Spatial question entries
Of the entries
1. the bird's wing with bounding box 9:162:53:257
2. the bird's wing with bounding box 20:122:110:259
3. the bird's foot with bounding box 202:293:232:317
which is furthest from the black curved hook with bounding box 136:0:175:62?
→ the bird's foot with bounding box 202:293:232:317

(Task): Rewrite every line of the items above as a numbered list, skipping any blank lines.

(Exercise answer):
1. Of the entries
2. 1. the bird's wing with bounding box 9:162:53:257
3. 2. the bird's wing with bounding box 20:122:110:259
4. 3. the bird's foot with bounding box 202:293:232:317
5. which is furthest from the black curved hook with bounding box 136:0:175:62?
6. → the bird's foot with bounding box 202:293:232:317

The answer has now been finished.